Abstract

SOME years ago I observed in a casual way the effect of musical sounds upon certain animals, and was inclined to pursue the inquiry and endeavor to learn by careful experiment through the medium of music how far or in what degree there might exist between man and certain animals that fellow-feeling which makes the whole world kin. The fraternal relation between dog and man, whether the latter be civilized or savage, is too well known to require remark. So, too, with other animals which man has domesticated, notably the horse and cat. Some four or five years ago, at a meeting of the Biological Section of the British Association, Sir John Lubbock read some interesting notes on the intelligence of the dog. The man and the dog he said, have lived together in more or less intimate association for many thousands of years, and yet it must be confessed that they know comparatively little of one another.
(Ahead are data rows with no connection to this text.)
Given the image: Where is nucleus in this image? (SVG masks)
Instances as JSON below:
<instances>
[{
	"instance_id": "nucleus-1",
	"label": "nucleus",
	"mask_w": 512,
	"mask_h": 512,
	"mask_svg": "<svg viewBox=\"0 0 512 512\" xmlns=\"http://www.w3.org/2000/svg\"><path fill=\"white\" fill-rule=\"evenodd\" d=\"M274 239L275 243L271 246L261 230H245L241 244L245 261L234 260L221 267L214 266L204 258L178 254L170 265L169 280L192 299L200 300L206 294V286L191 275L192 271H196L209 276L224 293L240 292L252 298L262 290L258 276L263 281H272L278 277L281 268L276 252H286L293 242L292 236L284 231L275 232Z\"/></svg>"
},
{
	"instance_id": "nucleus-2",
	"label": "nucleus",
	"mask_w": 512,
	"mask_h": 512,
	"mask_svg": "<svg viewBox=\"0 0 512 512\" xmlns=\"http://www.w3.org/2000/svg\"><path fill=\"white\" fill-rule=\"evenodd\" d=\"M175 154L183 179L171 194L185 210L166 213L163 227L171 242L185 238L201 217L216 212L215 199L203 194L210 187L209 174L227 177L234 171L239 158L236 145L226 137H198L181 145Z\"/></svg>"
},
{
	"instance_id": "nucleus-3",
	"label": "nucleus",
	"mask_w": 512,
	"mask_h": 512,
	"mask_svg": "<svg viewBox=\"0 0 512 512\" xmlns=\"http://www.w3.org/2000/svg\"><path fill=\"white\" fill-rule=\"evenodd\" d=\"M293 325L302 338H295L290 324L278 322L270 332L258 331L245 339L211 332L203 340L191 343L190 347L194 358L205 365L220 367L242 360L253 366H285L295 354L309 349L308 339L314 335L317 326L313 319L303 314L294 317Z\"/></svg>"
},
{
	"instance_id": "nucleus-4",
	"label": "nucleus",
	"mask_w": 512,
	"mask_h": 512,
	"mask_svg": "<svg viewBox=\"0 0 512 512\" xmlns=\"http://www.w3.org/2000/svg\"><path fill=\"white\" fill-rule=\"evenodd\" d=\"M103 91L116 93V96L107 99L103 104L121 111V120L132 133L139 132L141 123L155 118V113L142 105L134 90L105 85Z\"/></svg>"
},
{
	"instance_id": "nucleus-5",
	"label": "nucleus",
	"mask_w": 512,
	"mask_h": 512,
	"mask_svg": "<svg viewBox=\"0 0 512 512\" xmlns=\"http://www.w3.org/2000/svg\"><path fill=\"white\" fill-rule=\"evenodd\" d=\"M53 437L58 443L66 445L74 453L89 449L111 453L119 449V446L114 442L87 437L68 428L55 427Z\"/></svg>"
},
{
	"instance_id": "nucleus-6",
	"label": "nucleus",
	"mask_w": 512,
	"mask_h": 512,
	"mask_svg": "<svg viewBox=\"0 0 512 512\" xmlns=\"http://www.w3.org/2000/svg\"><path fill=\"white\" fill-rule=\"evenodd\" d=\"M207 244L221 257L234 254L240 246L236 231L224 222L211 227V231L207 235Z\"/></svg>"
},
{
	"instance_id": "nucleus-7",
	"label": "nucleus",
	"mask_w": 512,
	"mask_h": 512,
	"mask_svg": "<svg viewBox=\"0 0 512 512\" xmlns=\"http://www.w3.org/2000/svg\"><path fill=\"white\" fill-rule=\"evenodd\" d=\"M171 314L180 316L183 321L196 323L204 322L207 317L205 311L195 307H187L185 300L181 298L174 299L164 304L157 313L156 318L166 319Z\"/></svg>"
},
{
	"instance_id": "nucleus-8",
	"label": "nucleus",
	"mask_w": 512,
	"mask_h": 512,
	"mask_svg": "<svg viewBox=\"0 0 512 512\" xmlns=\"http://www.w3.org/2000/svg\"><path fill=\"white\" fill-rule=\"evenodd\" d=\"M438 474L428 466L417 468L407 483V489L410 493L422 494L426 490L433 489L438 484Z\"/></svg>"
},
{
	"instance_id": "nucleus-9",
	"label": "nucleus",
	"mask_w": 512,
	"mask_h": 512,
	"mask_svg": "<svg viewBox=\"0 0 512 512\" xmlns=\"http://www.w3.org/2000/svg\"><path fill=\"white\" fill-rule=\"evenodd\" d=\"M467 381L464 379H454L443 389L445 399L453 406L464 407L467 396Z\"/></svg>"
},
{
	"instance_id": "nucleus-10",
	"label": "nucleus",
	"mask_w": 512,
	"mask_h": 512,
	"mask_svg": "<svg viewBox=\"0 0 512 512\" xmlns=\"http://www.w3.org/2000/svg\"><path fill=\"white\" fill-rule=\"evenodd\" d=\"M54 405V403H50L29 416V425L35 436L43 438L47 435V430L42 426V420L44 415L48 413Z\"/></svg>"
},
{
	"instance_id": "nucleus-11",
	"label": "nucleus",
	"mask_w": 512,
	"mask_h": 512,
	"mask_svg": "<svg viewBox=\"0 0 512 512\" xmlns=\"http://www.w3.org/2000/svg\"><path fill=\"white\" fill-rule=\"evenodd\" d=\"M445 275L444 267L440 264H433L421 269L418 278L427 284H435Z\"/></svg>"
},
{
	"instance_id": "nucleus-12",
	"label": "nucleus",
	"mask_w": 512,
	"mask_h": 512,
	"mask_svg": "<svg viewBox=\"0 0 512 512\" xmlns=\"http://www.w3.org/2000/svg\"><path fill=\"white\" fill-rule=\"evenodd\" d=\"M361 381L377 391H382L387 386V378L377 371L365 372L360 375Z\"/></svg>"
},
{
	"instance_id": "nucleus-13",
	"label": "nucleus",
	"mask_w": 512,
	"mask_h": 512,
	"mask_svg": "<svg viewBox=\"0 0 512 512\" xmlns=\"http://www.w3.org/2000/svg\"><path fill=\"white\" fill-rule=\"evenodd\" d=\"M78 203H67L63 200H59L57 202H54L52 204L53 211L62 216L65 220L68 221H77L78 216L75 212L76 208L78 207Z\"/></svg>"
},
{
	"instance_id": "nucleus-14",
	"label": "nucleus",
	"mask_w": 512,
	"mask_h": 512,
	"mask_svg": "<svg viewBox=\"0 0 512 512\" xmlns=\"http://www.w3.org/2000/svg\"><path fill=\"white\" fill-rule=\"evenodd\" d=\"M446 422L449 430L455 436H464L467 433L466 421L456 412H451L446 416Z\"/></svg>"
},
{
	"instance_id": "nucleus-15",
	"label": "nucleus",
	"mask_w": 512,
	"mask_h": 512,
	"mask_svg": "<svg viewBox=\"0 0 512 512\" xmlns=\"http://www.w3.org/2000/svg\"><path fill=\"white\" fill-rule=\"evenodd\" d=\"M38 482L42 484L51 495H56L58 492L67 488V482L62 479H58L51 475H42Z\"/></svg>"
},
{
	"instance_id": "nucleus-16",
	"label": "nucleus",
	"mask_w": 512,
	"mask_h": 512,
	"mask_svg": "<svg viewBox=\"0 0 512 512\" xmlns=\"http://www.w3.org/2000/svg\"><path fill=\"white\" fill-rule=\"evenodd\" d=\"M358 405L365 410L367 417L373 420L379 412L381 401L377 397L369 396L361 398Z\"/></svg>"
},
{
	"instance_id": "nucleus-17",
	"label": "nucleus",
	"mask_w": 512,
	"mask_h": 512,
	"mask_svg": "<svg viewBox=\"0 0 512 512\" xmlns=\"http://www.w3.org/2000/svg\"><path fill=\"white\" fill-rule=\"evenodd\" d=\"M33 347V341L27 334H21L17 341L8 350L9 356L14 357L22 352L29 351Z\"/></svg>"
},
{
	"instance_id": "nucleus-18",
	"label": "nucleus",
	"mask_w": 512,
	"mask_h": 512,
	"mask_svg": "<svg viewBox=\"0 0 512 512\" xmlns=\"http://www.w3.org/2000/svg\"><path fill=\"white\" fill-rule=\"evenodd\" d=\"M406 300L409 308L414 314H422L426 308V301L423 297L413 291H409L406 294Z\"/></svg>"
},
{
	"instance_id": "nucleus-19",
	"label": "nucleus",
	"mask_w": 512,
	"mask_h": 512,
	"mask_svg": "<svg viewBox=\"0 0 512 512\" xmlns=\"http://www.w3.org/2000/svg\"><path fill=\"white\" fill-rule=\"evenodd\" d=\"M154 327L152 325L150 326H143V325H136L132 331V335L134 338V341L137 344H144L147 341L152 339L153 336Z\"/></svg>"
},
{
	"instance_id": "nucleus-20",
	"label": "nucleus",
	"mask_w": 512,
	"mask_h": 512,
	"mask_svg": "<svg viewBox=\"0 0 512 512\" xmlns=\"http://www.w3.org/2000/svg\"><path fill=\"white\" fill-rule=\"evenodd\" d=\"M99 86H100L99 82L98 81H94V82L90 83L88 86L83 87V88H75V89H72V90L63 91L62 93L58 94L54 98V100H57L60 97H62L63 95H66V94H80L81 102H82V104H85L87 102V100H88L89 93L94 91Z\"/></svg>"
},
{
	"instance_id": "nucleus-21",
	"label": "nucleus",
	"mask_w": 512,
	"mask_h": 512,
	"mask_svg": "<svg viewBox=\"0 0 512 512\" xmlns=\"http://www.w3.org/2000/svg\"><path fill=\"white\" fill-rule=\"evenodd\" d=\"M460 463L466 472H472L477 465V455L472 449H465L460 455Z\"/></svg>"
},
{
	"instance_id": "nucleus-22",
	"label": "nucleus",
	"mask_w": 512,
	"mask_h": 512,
That the dog is a loyal, true, and affectionate friend must be gratefully admitted, but when we come to consider the psychical nature of the animal, the limits of our knowledge are almost immediately reached. I have elsewhere suggested that this arises very much from the fact that hitherto we have tried to teach animals rather than to learn from them-to convey our ideas to them rather than to devise any language or code of signals by which they might communicate theirs to us. So it occurred to me that we might learn something of the animals around and about us,-add somewhat to the stock of knowledge, and get many interesting hints, some useful and some curious, as to their inner nature,-by the aid of music or musical sounds, by observing the effect of such sounds upon them.